By Zafrir Rinat | Nov.20, 2012

By reducing its usual pumping from Lake Kinneret by 50% this year, the Israel Water Authority hopes it can raise the water level by about 60 centimeters by the end of the winter, it said yesterday.

The authority could reduce pumping from the lake, better known as the Sea of Galilee, partly because after years of relative drought, the the winter of 2011-2012 was a rainy one. Also, Israel is the world leader in using treated waste-water for agriculture, according to a report the authority released this week.

Israel uses 86 percent of its treated waste-water for agriculture, the report said. Israel is also increasingly using desalinated water from the Mediterranean Sea.

Desalination is used to improve the quality of treated waste-water, the report said.
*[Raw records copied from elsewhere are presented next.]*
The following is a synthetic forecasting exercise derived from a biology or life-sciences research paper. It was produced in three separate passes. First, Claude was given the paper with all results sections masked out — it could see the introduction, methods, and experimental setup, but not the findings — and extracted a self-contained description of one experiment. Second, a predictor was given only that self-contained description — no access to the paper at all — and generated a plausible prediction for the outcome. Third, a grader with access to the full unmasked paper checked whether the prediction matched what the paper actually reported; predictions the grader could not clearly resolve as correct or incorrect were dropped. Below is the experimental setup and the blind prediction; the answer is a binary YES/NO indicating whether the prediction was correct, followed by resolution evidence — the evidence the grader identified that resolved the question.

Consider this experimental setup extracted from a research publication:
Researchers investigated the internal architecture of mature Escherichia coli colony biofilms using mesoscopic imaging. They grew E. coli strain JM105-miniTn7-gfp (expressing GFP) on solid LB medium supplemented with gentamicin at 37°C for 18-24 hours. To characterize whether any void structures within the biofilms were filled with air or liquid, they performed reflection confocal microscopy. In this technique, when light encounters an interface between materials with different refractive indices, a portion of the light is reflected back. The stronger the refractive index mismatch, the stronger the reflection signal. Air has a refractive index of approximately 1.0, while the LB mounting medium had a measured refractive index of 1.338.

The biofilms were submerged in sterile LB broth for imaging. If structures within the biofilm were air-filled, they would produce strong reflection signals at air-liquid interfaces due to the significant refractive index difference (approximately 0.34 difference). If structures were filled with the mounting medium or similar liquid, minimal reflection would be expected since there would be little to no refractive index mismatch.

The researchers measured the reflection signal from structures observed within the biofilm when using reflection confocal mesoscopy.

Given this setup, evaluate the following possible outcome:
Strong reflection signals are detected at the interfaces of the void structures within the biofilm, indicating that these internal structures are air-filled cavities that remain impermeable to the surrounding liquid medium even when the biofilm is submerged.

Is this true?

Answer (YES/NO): NO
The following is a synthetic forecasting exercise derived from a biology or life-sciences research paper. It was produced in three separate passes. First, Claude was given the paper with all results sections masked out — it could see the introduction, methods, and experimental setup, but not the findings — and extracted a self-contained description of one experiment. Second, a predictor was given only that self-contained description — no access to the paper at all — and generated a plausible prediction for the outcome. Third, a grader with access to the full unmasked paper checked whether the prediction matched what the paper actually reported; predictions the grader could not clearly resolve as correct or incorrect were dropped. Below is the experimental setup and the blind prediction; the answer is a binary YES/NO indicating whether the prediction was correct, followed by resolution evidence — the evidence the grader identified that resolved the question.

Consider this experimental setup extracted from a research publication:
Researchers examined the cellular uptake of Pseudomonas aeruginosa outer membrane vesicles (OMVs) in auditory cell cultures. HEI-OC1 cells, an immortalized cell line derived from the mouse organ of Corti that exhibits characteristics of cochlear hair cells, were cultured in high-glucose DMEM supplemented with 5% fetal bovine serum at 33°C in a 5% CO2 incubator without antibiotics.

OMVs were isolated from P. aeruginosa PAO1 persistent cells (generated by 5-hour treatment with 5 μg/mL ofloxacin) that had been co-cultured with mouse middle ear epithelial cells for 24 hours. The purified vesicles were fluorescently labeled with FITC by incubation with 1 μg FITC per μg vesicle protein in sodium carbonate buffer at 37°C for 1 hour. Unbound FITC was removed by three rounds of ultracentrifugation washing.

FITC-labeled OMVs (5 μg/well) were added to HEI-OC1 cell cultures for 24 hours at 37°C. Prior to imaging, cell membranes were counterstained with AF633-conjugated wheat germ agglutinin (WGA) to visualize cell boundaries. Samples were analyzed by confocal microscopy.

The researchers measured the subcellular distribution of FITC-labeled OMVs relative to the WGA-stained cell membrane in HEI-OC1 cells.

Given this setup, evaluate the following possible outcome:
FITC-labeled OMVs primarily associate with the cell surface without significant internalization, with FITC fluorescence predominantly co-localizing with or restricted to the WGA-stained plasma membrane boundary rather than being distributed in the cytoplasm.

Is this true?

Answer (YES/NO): NO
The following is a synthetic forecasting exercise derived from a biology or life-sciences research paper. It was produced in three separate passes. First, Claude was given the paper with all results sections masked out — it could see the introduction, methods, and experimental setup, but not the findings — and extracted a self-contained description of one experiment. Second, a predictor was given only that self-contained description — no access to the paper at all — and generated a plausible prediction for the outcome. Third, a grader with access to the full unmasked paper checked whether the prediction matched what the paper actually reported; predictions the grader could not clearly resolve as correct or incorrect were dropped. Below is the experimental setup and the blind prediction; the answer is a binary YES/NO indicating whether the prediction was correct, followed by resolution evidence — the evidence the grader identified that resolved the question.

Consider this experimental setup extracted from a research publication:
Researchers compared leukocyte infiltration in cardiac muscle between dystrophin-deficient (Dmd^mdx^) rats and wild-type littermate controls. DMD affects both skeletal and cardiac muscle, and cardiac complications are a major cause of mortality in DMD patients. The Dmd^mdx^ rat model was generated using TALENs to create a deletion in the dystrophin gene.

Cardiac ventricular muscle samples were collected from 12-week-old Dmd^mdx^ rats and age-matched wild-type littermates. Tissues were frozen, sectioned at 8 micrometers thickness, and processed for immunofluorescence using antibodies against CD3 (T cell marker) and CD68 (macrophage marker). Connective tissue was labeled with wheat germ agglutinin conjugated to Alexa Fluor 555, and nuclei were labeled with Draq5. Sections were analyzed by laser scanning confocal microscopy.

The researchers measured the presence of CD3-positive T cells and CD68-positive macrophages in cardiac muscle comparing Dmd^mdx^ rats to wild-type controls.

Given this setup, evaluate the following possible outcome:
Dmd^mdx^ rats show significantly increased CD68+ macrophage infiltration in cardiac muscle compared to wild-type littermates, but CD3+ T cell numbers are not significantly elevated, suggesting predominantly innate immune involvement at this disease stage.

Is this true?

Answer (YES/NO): YES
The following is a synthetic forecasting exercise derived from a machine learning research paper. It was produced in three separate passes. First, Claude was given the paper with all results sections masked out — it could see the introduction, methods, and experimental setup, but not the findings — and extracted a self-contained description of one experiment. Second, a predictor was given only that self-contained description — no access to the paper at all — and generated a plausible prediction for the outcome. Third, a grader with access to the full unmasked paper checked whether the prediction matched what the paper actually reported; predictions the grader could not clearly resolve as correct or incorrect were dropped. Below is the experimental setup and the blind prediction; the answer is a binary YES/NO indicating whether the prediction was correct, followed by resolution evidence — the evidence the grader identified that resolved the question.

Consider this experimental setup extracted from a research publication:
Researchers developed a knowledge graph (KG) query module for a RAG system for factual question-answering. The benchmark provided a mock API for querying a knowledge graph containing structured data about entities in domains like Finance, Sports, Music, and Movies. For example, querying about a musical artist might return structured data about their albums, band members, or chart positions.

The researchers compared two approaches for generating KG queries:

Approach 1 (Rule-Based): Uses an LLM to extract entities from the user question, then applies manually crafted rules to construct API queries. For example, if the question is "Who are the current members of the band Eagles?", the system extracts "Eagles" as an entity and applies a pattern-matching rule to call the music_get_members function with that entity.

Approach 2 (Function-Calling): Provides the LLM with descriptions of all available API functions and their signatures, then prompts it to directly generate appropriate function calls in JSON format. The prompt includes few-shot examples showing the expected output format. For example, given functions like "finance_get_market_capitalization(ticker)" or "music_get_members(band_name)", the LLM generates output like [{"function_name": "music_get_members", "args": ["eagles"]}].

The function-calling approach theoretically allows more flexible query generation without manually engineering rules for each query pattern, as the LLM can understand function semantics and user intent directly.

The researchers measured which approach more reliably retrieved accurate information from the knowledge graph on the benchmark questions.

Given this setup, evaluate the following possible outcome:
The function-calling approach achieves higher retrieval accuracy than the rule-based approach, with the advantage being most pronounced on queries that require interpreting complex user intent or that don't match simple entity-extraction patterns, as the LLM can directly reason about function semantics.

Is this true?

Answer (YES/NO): NO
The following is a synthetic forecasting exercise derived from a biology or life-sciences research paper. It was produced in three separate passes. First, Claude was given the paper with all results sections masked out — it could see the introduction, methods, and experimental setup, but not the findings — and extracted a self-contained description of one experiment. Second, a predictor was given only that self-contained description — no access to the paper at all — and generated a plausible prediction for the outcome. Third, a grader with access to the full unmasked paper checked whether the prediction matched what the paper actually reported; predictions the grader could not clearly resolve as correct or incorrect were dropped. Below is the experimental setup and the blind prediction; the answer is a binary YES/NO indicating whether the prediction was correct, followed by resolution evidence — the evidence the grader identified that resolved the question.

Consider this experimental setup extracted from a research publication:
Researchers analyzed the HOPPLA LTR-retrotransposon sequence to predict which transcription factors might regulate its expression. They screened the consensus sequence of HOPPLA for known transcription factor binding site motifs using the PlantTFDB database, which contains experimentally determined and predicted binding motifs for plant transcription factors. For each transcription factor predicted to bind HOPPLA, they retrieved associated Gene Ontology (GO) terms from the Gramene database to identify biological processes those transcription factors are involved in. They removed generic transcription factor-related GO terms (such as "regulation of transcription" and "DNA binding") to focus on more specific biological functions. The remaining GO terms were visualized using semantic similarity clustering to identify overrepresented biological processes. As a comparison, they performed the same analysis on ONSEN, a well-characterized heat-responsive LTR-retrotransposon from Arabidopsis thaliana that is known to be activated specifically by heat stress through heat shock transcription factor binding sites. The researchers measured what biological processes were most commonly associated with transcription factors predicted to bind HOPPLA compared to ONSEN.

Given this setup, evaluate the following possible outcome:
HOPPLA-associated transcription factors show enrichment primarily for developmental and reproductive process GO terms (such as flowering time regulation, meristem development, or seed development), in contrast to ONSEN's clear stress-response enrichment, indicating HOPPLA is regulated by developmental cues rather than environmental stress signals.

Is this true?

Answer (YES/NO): YES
That’s because one of the problems with using treated sewage has been its high salinity level, which can damage the ground and seep into groundwater.

Agricultural land that covers more than 1 million dunams, much of it in the Negev, is irrigated with this purified sewage.

If rainfall this winter is about at the level of the long-term average, the water authority plans to pump about 160 million cubic meters of water from the Kinneret this year, rather under half the 350 million cubic meters it pumps on average, the authority said.

This is the first year since 2008 that the amount of water in the Kinneret has not dropped below the lower red line, which indicates that the water has reached 213.18 meters below sea level, less than a meter above the level at which water cannot be pumped without damaging Israel’s water supply.

The water level remains 3.5 meters short of the upper red line, a less severe warning signal.

Not only has the water level been rising, but its quality has also been improving. The salinity of the lake has dropped by about 6 percent compared with last year, the water authority said.

Israel’s desalination facilities treated more than 300 million cubic meters of water this year – nearly half the water needed for household consumption. That rate could double again within two years, once two additional desalination plants are completed, one in Ashdod and one south of Rishon Letzion, and the existing facilities increase the amount of water they already treat.